** Stored data follows **

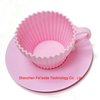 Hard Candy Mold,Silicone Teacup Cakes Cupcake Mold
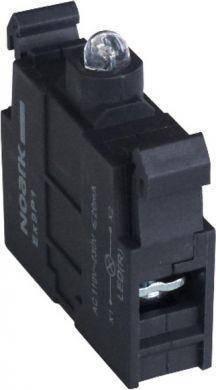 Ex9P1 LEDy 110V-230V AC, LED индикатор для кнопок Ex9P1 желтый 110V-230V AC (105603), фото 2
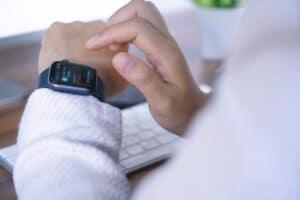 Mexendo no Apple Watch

** End of Stored data **

Task requirements: Reproduce the material above in full, images excluded.

Answer to this problem:
 Hard Candy Mold,Silicone Teacup Cakes Cupcake Mold
 Ex9P1 LEDy 110V-230V AC, LED индикатор для кнопок Ex9P1 желтый 110V-230V AC (105603), фото 2
 Mexendo no Apple Watch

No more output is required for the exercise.